**TEXT SEGMENT:**
# first slingshot kill....



## RGNY (Sep 19, 2013)

so, i had a woodchuck that repeatedly ignored the live trap i was going to use to relocate it.

Wednesday, i saw him rooting around the garage and decided it was time.

grabbed my Pocket Thunder with the stock 1745 tubing and a 5/8" steel bearing.

as it rounded the corner of the garage it presented only it's head.

one headshot from 30' and it just flipped over, twitched for about 10 seconds, and that was it.

thanks to all for the info and the inspiration to practice, giving me the ability to make an accurate / clean kill.


----------



## Sunchierefram (Nov 16, 2013)

Pictures? I also find it amazing that you took down a groundhog with 1/4" steel as 1/4" steel is usually considered too small for hunting.


----------



## RGNY (Sep 19, 2013)

no pics. didn't have a camera w/ me and buried it immediately.

rechecked, 5/8", not 1/4".


----------



## Sunchierefram (Nov 16, 2013)

Why didn't you eat it?! And 5/8" seems a bit more reasonable for hunting.


----------



## RGNY (Sep 19, 2013)

i've had woodchuck before. not bad, but not something i'd put the time into, unlike squirrel.


----------



## Charles (Aug 26, 2010)

Good shooting ... clean kill. That's the way pest control should work.

Cheers ..... Charles


----------



## Nicholson (Sep 25, 2012)

Awsome! I had to google woodchuck, the first time I ever seen a pic of a woodchuck. Great to hear your success with 5/8 its such an interesting projectile.


----------



## Sunchierefram (Nov 16, 2013)

Nicholson said:


> Awsome! I had to google woodchuck, the first time I ever seen a pic of a woodchuck. Great to hear your success with 5/8 its such an interesting projectile.


They're pretty common around here. I once saw 3 in 1 day.


----------



## Nicholson (Sep 25, 2012)

It almost looks like a beaver, I had a chance to take a small beaver with 5/8 the other day that was sitting on a bank but I wasn't sure if my small game hunting license would cover that. My Grandpa used to trap them and my Grandmother sure knew how to cook them but they have to be cooked just right or they don't taste very good, must be the same for the woodchuck. So.. How much wood could a woodchuck chuk, if a woodchuck could chuk wood?


----------



## RGNY (Sep 19, 2013)

http://www.wildliferecipes.net/game_recipes/Small_game_recipes/Woodchuck_recipes/index.asp


----------

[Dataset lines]

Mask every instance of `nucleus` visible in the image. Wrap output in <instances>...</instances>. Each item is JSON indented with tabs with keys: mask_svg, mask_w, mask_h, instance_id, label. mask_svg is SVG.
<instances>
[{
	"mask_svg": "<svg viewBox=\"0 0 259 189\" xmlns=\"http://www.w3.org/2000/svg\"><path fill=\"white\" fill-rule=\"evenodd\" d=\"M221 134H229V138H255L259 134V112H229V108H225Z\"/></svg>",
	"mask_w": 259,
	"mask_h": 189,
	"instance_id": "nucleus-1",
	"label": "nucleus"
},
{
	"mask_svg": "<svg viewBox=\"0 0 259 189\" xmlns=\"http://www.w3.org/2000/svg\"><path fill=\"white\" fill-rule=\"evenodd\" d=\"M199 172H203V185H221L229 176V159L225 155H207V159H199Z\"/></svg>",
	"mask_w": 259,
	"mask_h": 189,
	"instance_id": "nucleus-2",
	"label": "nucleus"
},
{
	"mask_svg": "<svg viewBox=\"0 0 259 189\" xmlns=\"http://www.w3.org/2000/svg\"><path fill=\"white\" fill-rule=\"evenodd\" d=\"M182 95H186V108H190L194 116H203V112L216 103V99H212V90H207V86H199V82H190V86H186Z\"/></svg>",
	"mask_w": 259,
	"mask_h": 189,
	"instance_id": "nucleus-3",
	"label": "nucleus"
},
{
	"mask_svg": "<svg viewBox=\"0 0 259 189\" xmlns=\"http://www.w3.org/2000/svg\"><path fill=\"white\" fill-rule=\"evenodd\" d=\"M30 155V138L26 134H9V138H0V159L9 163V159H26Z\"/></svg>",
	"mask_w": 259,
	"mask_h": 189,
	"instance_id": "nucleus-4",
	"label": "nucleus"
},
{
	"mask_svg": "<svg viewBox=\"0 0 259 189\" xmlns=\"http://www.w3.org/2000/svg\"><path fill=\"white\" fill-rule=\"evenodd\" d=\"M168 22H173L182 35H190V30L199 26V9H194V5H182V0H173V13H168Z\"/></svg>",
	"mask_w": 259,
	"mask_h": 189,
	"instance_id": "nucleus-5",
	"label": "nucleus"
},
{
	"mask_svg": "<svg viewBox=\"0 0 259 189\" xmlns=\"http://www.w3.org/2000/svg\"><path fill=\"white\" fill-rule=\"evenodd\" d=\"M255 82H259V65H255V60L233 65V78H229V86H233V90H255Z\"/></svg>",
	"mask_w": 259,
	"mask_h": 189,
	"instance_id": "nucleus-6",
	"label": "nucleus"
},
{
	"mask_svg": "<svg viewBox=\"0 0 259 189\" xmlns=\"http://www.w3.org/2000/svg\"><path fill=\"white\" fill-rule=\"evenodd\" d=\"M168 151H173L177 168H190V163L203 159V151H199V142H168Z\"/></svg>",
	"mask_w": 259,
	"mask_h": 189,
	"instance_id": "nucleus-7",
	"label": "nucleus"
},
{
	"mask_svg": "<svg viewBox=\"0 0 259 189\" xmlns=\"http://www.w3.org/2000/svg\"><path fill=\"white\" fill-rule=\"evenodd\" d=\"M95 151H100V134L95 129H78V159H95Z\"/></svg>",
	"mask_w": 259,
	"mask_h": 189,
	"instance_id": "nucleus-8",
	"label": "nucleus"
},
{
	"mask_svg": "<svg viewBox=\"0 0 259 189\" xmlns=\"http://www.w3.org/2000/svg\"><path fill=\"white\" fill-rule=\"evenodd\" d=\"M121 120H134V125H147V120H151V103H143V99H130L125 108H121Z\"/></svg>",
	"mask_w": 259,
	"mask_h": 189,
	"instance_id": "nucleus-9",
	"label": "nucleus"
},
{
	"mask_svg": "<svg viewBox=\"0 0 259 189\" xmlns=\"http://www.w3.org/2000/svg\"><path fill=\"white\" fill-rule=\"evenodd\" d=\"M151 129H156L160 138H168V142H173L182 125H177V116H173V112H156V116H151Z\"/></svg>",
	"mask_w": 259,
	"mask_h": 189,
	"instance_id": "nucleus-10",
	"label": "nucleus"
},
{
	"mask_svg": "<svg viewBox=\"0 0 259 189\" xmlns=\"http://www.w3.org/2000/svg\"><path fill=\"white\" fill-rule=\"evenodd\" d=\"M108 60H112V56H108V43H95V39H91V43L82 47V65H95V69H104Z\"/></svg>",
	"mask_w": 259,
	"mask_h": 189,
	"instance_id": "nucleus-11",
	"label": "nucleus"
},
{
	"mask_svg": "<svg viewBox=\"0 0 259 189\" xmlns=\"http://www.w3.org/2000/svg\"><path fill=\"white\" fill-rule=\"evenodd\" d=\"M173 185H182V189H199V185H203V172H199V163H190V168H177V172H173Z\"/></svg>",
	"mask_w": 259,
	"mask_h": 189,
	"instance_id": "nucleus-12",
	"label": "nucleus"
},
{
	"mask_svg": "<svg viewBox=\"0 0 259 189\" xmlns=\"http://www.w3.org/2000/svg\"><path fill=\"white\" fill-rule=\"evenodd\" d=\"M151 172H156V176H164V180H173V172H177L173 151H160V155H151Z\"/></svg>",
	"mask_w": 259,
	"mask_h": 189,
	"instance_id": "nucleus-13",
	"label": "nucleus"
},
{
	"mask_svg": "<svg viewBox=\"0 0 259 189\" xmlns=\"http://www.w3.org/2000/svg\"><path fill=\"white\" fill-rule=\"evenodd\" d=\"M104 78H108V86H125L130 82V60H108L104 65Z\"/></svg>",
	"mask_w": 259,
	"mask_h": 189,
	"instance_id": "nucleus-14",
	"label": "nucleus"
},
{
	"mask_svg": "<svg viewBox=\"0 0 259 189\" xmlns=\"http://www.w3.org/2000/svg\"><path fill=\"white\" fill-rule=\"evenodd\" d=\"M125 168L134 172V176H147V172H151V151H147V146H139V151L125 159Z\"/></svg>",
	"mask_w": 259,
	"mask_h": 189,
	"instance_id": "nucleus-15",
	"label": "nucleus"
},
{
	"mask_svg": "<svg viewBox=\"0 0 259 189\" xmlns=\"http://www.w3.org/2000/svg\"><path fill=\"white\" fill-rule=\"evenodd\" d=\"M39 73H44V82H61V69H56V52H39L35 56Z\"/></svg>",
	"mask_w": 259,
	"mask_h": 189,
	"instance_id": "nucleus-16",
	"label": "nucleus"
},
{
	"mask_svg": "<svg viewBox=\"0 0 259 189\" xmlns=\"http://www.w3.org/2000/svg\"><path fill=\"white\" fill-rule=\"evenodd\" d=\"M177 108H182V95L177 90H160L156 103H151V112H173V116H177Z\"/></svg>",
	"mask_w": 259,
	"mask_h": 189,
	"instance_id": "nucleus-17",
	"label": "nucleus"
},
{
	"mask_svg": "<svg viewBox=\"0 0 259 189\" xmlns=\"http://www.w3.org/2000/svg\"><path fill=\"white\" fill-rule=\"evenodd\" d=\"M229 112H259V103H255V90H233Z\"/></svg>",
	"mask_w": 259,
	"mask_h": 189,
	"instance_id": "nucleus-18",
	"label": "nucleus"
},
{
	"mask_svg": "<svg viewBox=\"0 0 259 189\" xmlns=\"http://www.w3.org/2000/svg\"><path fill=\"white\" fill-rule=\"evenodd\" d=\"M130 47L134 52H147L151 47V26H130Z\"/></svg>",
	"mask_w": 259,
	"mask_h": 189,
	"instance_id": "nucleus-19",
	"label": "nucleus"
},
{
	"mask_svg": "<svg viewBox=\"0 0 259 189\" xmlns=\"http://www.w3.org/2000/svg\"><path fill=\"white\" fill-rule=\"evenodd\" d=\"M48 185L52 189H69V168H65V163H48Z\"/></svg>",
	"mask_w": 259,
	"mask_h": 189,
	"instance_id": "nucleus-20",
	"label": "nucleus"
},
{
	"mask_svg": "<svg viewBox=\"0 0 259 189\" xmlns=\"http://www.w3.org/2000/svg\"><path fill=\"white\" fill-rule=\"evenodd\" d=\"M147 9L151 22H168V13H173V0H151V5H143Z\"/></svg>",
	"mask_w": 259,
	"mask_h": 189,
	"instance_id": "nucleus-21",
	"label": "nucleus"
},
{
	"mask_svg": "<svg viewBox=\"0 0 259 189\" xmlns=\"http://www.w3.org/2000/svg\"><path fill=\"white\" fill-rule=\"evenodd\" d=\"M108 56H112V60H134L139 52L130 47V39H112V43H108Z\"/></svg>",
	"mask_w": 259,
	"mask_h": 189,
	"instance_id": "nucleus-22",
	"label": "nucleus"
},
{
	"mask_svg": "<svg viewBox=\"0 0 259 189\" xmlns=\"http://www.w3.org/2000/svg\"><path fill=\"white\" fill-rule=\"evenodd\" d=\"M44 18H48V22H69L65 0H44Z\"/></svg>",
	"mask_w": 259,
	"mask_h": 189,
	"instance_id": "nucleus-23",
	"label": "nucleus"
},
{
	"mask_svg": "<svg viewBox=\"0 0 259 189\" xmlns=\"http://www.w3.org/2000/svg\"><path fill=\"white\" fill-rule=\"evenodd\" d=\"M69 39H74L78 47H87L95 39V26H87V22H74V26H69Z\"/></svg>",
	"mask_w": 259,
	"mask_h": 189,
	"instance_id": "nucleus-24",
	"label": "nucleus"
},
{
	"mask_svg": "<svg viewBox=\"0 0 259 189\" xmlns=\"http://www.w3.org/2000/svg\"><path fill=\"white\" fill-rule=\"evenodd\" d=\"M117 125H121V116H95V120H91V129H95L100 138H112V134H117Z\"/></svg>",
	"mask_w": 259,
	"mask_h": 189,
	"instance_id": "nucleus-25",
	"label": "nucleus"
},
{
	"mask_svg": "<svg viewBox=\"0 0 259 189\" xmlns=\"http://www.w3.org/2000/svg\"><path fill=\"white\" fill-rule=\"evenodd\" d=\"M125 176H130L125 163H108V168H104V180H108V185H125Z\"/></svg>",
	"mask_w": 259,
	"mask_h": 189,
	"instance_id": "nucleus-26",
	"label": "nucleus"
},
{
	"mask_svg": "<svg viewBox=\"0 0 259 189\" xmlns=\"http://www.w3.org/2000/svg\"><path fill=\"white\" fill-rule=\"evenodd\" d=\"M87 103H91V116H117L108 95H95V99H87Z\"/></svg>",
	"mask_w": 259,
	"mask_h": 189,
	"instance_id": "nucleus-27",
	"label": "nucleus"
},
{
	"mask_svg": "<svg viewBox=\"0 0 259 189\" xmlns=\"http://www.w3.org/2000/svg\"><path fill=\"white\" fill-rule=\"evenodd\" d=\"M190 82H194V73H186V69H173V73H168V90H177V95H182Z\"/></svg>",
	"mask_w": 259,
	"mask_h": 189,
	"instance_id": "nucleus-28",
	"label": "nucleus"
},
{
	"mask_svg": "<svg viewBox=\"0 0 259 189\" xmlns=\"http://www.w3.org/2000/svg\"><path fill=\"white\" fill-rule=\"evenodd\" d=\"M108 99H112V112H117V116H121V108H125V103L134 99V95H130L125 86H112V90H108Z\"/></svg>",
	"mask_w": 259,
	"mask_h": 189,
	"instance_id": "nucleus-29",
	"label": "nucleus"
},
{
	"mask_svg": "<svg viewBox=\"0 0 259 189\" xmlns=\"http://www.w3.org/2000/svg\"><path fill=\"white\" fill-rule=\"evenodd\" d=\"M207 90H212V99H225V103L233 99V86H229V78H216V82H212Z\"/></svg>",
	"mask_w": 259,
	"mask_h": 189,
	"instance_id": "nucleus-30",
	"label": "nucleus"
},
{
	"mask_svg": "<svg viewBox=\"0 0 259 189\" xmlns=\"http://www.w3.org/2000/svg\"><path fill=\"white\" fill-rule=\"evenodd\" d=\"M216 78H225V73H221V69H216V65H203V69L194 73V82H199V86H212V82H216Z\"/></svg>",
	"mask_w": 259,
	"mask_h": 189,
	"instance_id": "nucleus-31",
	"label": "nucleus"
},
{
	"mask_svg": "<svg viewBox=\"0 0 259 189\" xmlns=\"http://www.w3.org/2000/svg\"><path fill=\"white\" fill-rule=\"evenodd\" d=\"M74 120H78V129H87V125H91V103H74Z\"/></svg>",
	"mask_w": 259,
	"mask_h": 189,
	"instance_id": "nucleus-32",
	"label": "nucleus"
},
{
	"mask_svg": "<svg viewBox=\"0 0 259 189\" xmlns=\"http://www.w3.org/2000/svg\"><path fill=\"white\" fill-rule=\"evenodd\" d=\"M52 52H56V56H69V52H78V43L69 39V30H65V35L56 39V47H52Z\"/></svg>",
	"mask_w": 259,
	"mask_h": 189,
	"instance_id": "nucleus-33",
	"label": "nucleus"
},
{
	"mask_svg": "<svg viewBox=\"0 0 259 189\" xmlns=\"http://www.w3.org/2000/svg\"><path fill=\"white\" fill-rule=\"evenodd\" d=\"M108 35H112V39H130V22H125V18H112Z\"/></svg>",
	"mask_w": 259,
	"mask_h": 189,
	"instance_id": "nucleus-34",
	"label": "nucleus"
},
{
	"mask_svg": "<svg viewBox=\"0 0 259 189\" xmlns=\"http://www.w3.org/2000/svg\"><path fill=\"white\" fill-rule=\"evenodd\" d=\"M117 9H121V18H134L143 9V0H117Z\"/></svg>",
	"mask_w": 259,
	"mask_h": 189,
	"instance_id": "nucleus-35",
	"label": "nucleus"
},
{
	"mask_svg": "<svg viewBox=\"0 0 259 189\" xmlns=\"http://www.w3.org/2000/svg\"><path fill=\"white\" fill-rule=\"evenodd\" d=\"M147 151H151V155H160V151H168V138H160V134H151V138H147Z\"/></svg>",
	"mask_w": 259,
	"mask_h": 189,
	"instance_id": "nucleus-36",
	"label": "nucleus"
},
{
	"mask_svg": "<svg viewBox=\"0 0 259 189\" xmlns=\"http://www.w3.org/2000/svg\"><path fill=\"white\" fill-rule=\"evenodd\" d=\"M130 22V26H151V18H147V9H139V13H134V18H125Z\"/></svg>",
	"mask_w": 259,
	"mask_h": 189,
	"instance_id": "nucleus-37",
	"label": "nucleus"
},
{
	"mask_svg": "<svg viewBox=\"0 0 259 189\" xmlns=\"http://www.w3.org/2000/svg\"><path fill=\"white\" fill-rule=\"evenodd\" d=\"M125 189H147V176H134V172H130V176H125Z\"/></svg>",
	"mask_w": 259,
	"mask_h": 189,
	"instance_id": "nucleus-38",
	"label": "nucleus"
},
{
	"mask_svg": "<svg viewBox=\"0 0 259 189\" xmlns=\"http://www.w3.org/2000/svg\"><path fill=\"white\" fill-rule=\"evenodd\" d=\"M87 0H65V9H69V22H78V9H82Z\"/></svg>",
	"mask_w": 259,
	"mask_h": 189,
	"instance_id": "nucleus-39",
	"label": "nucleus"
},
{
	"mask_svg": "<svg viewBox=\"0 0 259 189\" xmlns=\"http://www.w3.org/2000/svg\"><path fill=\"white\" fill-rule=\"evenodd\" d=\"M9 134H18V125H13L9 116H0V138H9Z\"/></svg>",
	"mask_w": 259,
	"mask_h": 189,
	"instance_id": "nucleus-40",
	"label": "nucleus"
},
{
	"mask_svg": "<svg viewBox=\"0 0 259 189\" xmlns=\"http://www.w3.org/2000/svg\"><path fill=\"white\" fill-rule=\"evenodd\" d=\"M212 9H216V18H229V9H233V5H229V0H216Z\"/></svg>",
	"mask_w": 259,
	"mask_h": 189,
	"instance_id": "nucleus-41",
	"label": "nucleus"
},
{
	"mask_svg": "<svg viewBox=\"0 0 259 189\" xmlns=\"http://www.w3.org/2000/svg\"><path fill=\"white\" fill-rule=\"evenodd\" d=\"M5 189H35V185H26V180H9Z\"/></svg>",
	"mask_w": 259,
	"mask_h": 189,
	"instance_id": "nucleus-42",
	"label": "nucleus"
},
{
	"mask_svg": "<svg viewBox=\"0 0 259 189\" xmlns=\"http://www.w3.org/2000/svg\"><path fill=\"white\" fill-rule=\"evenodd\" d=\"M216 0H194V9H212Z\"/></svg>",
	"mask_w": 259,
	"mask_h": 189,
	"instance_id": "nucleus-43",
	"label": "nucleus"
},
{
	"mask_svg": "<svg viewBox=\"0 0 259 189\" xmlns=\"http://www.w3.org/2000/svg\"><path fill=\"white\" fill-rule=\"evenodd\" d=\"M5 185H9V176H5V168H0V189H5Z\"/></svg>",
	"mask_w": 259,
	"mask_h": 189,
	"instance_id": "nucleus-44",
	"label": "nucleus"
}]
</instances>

**WHAT NEEDS TO BE DONE:** Copy the slingshot thread between "# first slingshot" and "only it's head.", inclusive, swapping "garage" for "shed". None of the dataset lines are needed.

**ANSWER SPACE:**
# first slingshot kill....



## RGNY (Sep 19, 2013)

so, i had a woodchuck that repeatedly ignored the live trap i was going to use to relocate it.

Wednesday, i saw him rooting around the shed and decided it was time.

grabbed my Pocket Thunder with the stock 1745 tubing and a 5/8" steel bearing.

as it rounded the corner of the shed it presented only it's head.